- Reading text -
Begin

State of my Union

It’s been a long enough time between posts, so I thought I might give this blog a good kick in the hind quarters…

What have I been up to, you ask?  I’m currently on the week-long dispatch that Temple dares to call ‘Spring Break.’  While the classic image of the swarm of sweaty,  socially (and otherwise) lubricated college masses flocking to exotic archipelagos might be difficult to attain and recover from in a mere week, I have no doubt that some of my more adventurous classmates are attempting that as I write this.  Instead, I have taken to 1) reading Everything Is Illuminated, 2) waking up after 7:00am, and 3) not doing much else.  I had an idea for the story I need to write this week, but forgot it sometime between a ‘M*A*S*H’ marathon and being sucked into the gilded ramshackle that is Philadelphia Park.  If it weren’t for the frequent, if meager, free electronic credits that I get from time to time, I would resist feeding my slots habit until my summer trip to Las Vegas.  As if losing money there will be any more satisfying…

Those of you who have seen ‘For Your Consideration’ will appreciate it when I tell you that this week was the week of Purim, one of the most ignored Jewish holidays.   Sean Altman is right when he summarizes every Jewish holiday’s backstory by stating, “they tried to kill us, we survived: let’s eat!”  In the case of Purim, “let’s eat” is joined by “let’s drink.”  One of the traditions of Purim is to get so jazzed up that you cannot tell the difference between someone like Mordechai (a real mensch) and someone like Haman (a real alter kaker…look it up).  In case you don’t already know, Jews aren’t usually big drinkers.  The most observant won’t drink any alcohol that one wouldn’t make a kiddush, or prayer for wine, over.  Even the non-observant raised on Kosher wine (read: lighter fluid) tend to be goofy enough without booze.  I recall my years (or maybe only “year”) in the United Synagogue Youth, in which unsuspecting synagogue auditoriums were turned into sanctums of bacchanalia (liquor was absent, though I wouldn’t be surprised if the younger, more rebellious generations snuck in their own).  The Purim festivities aren’t too different, excepting the ages of the party-goers.  It served to show that, no matter how old you are, there’s still some correlation between how many drinks you need before submitting to the oom-pah of “The Chicken Dance.”  I’m sure there’s a Nobel Prize in it for whoever pinpoints that ratio.

End

- Data shown -
Begin

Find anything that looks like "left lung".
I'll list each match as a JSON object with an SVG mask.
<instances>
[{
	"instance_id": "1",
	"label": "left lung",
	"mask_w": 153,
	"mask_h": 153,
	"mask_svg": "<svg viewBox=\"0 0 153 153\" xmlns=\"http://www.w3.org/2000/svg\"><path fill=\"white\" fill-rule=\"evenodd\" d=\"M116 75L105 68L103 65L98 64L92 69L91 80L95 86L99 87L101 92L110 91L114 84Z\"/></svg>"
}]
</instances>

End

- Exercise brief -
Answer these questions about the blog post:
1. What book is the writer reading during Spring Break?
2. Where is the writer's summer trip headed?
3. Which Jewish holiday fell during this week?
The data above is separate from the blog post.

- Written response -
1. Everything Is Illuminated
2. Las Vegas
3. Purim